Here are the details on the credits: PG&E Statement on Oct. 9 Public Safety Power Shutoff Customer Bill Credit.

A Daily Plea From PG&E: Be Kind to Line Workers; They’re There to Help

A regular feature of PG&E’s nightly media briefings is a plea from the company’s most senior executives for the public not to take out their frustrations on utility workers who are out in the field inspecting lines or restoring power.

Company leaders have said workers, including some who have come to California from other utilities across the nation to provide mutual aid, have been the targets of verbal abuse, threats and in some cases actual violence.

Tuesday evening, PG&E Corp. CEO Bill Johnson said a PG&E worker driving a PG&E vehicle had been intentionally run off the road “by an angry motorist.”
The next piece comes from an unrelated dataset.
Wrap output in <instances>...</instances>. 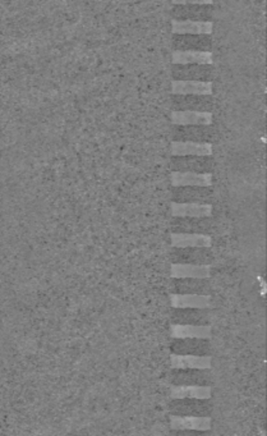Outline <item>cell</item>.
<instances>
[{"instance_id":"4","label":"cell","mask_w":267,"mask_h":436,"mask_svg":"<svg viewBox=\"0 0 267 436\" xmlns=\"http://www.w3.org/2000/svg\"><path fill=\"white\" fill-rule=\"evenodd\" d=\"M171 321L173 325L205 328L211 324V318L208 309L201 306H174Z\"/></svg>"},{"instance_id":"7","label":"cell","mask_w":267,"mask_h":436,"mask_svg":"<svg viewBox=\"0 0 267 436\" xmlns=\"http://www.w3.org/2000/svg\"><path fill=\"white\" fill-rule=\"evenodd\" d=\"M171 182L174 187H185V185L211 187L212 183H214V176L211 173L171 171Z\"/></svg>"},{"instance_id":"1","label":"cell","mask_w":267,"mask_h":436,"mask_svg":"<svg viewBox=\"0 0 267 436\" xmlns=\"http://www.w3.org/2000/svg\"><path fill=\"white\" fill-rule=\"evenodd\" d=\"M168 414L182 419H210L214 414V402L208 398L182 397L171 400L168 406Z\"/></svg>"},{"instance_id":"14","label":"cell","mask_w":267,"mask_h":436,"mask_svg":"<svg viewBox=\"0 0 267 436\" xmlns=\"http://www.w3.org/2000/svg\"><path fill=\"white\" fill-rule=\"evenodd\" d=\"M168 436H212L210 429H171Z\"/></svg>"},{"instance_id":"3","label":"cell","mask_w":267,"mask_h":436,"mask_svg":"<svg viewBox=\"0 0 267 436\" xmlns=\"http://www.w3.org/2000/svg\"><path fill=\"white\" fill-rule=\"evenodd\" d=\"M171 355L208 358L212 353L211 342L203 337H174L169 343Z\"/></svg>"},{"instance_id":"2","label":"cell","mask_w":267,"mask_h":436,"mask_svg":"<svg viewBox=\"0 0 267 436\" xmlns=\"http://www.w3.org/2000/svg\"><path fill=\"white\" fill-rule=\"evenodd\" d=\"M168 383L180 388H210L212 372L205 367H174L168 374Z\"/></svg>"},{"instance_id":"5","label":"cell","mask_w":267,"mask_h":436,"mask_svg":"<svg viewBox=\"0 0 267 436\" xmlns=\"http://www.w3.org/2000/svg\"><path fill=\"white\" fill-rule=\"evenodd\" d=\"M171 118L177 126H211L214 114L210 111H171Z\"/></svg>"},{"instance_id":"12","label":"cell","mask_w":267,"mask_h":436,"mask_svg":"<svg viewBox=\"0 0 267 436\" xmlns=\"http://www.w3.org/2000/svg\"><path fill=\"white\" fill-rule=\"evenodd\" d=\"M171 59L174 64H208L214 63V52H200V50H175L173 52Z\"/></svg>"},{"instance_id":"15","label":"cell","mask_w":267,"mask_h":436,"mask_svg":"<svg viewBox=\"0 0 267 436\" xmlns=\"http://www.w3.org/2000/svg\"><path fill=\"white\" fill-rule=\"evenodd\" d=\"M173 4H212V1H173Z\"/></svg>"},{"instance_id":"10","label":"cell","mask_w":267,"mask_h":436,"mask_svg":"<svg viewBox=\"0 0 267 436\" xmlns=\"http://www.w3.org/2000/svg\"><path fill=\"white\" fill-rule=\"evenodd\" d=\"M171 246L177 248L197 247V248H208L212 246V237L201 233H171Z\"/></svg>"},{"instance_id":"6","label":"cell","mask_w":267,"mask_h":436,"mask_svg":"<svg viewBox=\"0 0 267 436\" xmlns=\"http://www.w3.org/2000/svg\"><path fill=\"white\" fill-rule=\"evenodd\" d=\"M171 151L174 156H211L214 154V145L210 142L173 141Z\"/></svg>"},{"instance_id":"8","label":"cell","mask_w":267,"mask_h":436,"mask_svg":"<svg viewBox=\"0 0 267 436\" xmlns=\"http://www.w3.org/2000/svg\"><path fill=\"white\" fill-rule=\"evenodd\" d=\"M171 214L178 218H208L212 215L214 206L211 204L199 202H171Z\"/></svg>"},{"instance_id":"11","label":"cell","mask_w":267,"mask_h":436,"mask_svg":"<svg viewBox=\"0 0 267 436\" xmlns=\"http://www.w3.org/2000/svg\"><path fill=\"white\" fill-rule=\"evenodd\" d=\"M171 31L175 35H211L214 22L211 21H171Z\"/></svg>"},{"instance_id":"13","label":"cell","mask_w":267,"mask_h":436,"mask_svg":"<svg viewBox=\"0 0 267 436\" xmlns=\"http://www.w3.org/2000/svg\"><path fill=\"white\" fill-rule=\"evenodd\" d=\"M211 272L210 265H197V264H179L175 262L171 267V276L174 279L182 278H194V279H208Z\"/></svg>"},{"instance_id":"9","label":"cell","mask_w":267,"mask_h":436,"mask_svg":"<svg viewBox=\"0 0 267 436\" xmlns=\"http://www.w3.org/2000/svg\"><path fill=\"white\" fill-rule=\"evenodd\" d=\"M171 91L175 95H205L214 92V83L210 81H173Z\"/></svg>"}]
</instances>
Company officials have warned that some out-of-state workers might refuse to come to California with the level of PG&E-directed anger running so high. Johnson, who himself is a recent transplant from Tennessee, doubled down on that message.

“We have hundreds of visitors here helping us from other parts of the country, from the South, the East, the Midwest and here in the West” he said. “What impression do we want to give these visiting workers of California? So let’s make those workers, and all the workers, feel safe and welcome.”


Catching Up: Utility Regulators Will Investigate Public Safety Power Shutoffs

With much of California under siege from a rapid-fire series of windstorms and vast preemptive power outages meant to prevent electrical equipment from sparking wildfires, state utility regulators announced earlier they’re launching a formal investigation into the blackouts and taking steps to try to minimize them in the future.

The California Public Utilities Commission said the investigation will center on the increasingly broad public safety power shutoffs — or PSPS events — conducted by PG&E and the state’s other major power providers.

The agency will also re-examine how the utilities are using the shutoffs with an eye to reducing their scope. It will also take steps to ensure that the utilities do not charge customers for periods when their power has been turned off.

The CPUC says the inquiry will look into whether utilities — and especially PG&E – have complied with state regulations, raising the possibility the companies may face fines or other penalties.

Gov. Gavin Newsom applauded the CPUC probe — and said he’s hoping the commission curbs the extensive use of blackouts to manage the state’s wildfire threat.

“I want to see the CPUC launch a total reform of power shutoff rules and regulations,” Newsom said in a statement. “Utilities must be held accountable and be aggressively penalized for their overreliance on PSPS, and the product of this investigation must be new rules and regulations to do that. I also want to see customers not charged for PSPS. It seems obvious, but under the current rules, utilities can do just that. It’s unacceptable and must be remedied.”

PG&E’s Report on the Big Blackout Early in October

Under state regulations, utilities that impose a public safety power shutoff are required to report on the event within 10 days of . the incident. The report must include details like how the decision to shut off power was made and give specifics about exactly what electric circuits were turned off, how many customers were affected and how the blackout was communicated to customers and government agencies.

The CPUC posted PG&E’s 230-page report on the Oct. 9-12 outage earlier this week.

PG&E called the scale of the event — which was significantly exceeded by last Saturday’s blackouts — “unsustainable in the long term.” But in the next breath, the company defended the massive shutoff as “the right decision given the large-scale weather event and the damage to PG&E’s electric system that unfolded across our service area.”

The company also acknowledged its performance had been less than perfect when it came to communications: “PG&E acknowledges falling short in several areas of execution, which is why PG&E is committed to closing identified gaps quickly. First and foremost, PG&E has reinforced its website and redistributed staffing in its call centers to handle a much higher volume for future events.”